We are born through a series of contractions, intensity increasing until we break through barriers and scream ourselves silly, those screams also expressing a pattern of rhythm, back and forth and back and forth.  What happens between that entry into life and how many of us become so self-conscious about moving our booty to music is something I have pondered for years. In Africa, dancing occurs any time a semblance of a beat is heard, while driving, walking across a fancy hotel lobby or in the midst of a surgical process.

But that late night, I found out that dance has the potential to bring out the animal in a person.

And, perhaps, why should it not?  It was just a close call lesson to be more mindful of the power of dance.

Several weeks later I was sipping beers in a shady spot of an outdoor restaurant in Ethiopia’s deep south with the director of an NGO who was hosting me during an assignment. We started talking about courtship and procreation.  He told me about a tribe in Ethiopia that practices “evangandi”, a quest for procreation through the power of provocative dancing.

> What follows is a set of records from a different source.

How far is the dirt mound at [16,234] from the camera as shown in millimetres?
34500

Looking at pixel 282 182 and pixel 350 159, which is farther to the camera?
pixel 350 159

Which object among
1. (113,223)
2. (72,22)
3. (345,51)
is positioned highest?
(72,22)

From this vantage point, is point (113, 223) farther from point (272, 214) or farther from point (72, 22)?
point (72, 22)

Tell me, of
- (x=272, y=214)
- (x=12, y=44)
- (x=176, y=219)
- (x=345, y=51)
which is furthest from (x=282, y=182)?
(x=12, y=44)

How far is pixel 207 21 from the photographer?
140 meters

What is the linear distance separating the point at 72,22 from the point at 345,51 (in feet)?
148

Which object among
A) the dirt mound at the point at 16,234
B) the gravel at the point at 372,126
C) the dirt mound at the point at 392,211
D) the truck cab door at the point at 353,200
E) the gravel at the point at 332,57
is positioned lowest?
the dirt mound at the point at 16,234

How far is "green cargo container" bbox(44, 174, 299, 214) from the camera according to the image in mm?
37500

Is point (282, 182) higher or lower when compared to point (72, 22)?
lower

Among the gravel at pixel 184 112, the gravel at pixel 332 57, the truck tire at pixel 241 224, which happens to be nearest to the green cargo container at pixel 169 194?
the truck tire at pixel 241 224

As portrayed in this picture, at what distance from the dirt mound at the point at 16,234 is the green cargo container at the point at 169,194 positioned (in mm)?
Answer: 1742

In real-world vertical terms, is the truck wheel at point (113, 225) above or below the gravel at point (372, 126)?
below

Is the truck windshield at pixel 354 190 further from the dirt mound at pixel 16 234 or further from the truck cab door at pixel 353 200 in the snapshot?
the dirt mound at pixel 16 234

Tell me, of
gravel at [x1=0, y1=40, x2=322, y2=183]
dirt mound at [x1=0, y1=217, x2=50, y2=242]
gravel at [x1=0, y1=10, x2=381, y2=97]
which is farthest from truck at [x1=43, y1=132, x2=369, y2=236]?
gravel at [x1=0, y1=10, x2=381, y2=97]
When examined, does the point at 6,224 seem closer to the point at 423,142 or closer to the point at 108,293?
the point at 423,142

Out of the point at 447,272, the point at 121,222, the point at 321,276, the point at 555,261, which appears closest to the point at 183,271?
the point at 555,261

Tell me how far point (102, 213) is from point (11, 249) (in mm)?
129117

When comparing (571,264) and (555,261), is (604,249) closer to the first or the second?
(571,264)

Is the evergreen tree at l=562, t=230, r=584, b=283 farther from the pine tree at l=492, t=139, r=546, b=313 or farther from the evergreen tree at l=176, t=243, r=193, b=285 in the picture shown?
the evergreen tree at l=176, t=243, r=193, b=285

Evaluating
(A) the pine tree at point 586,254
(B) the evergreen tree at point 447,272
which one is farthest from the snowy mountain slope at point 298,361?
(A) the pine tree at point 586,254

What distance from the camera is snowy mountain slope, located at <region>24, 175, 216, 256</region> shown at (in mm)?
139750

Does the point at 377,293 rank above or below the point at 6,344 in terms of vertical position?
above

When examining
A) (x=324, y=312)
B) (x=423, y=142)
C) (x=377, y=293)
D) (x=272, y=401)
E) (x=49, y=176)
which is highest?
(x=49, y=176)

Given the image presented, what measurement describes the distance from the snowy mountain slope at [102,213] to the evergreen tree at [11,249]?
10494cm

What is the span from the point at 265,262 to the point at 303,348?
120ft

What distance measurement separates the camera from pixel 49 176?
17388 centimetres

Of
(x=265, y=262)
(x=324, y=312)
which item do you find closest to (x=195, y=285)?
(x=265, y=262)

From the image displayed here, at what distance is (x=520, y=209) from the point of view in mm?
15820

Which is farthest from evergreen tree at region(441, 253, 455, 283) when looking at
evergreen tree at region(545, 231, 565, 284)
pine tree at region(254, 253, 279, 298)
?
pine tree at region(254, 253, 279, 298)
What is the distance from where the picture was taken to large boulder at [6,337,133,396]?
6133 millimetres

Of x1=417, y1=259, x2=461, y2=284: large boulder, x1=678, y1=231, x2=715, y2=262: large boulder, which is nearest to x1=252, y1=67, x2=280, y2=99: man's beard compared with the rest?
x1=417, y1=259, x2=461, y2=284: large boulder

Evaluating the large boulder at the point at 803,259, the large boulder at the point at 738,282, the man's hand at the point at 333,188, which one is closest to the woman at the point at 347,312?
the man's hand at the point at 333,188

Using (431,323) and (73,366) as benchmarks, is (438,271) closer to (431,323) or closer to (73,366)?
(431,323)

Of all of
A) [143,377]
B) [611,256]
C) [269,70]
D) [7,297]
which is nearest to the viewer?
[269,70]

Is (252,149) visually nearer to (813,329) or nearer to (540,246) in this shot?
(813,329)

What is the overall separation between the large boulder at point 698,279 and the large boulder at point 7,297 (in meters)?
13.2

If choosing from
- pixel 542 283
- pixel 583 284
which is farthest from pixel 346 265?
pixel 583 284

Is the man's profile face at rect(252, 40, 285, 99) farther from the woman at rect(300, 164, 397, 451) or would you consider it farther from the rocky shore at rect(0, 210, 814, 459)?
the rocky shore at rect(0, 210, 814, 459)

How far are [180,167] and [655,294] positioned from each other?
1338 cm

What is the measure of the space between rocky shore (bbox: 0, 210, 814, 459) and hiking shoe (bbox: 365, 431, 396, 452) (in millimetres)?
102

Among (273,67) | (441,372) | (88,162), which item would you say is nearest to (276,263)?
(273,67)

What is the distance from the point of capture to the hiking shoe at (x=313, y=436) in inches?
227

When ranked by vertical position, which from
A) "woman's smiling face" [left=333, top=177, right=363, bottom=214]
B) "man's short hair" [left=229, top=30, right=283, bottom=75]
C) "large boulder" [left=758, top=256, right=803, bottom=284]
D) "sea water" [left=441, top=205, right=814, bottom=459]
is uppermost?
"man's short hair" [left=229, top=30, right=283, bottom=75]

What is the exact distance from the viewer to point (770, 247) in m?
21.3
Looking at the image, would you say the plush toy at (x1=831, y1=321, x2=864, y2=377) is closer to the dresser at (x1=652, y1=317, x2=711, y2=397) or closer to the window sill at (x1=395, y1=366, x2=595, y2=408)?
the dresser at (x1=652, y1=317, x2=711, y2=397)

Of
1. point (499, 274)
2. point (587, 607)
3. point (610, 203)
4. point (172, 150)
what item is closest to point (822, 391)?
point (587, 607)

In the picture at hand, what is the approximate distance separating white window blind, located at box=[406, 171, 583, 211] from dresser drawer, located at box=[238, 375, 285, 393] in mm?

This is how it works:  under a full November moon, the boys and girls all come together in a big field and they dance erotically with each other. The kind of dancing where you look into each other’s eyes, then look away, then look again, knowing you hooked someone with they way you move.

If a boy and girl choose to have sex, they sneak away into the forest and exchange their passions under that incredible citylights-free African moonlight. If the girl gets pregnant, this is celebrated, as it means she is fertile.  The baby is given to the girl’s father’s family, and she is free to marry the boy she had sex with, or someone else.

Last summer, under a starlit night in my own backyard, conversation waned and the few remaining dinner party friends listened to the beat of a calypso band coming from our LP record player. Steve, a formidable friend I have known for years, asked each of us to dance with him. I am not one to sit on the sidelines when good music is playing, and when he came over to me, my heart did a quick start at the inquisition.

I was not prepared, at all, for what happened next.

Steve’s subtle moves, his directive hand and confident style made us all fall in love with him. After the swoon fest was over, he slipped away without much of a goodbye. I think he realized the power he had over each of us. We have been yearning to dance with him since.

Each year I return to the Pendleton Round-Up rodeo to watch the way dance turns girls’ hearts inside out when those strong cowboys take the reins of music’s influence. The streets are cleared, and under the dark sky night, boys tip their hats beckoning to show those girls a thing or two about how to move to a beat. Silly blond haired girls are flipped up and over their shoulders, brought down to ground where they beg to be lifted back up while the boy just teasingly stares at her plight, both of them laughing from the place where bliss resides. It makes me happy to know our conservative and dance shy culture has a segment who know what soulful pleasure that dancing can instill between two human beings.

When we dance, nothing else matters. It is a remedy for all ills. Try it!

It just might be what we were born to do.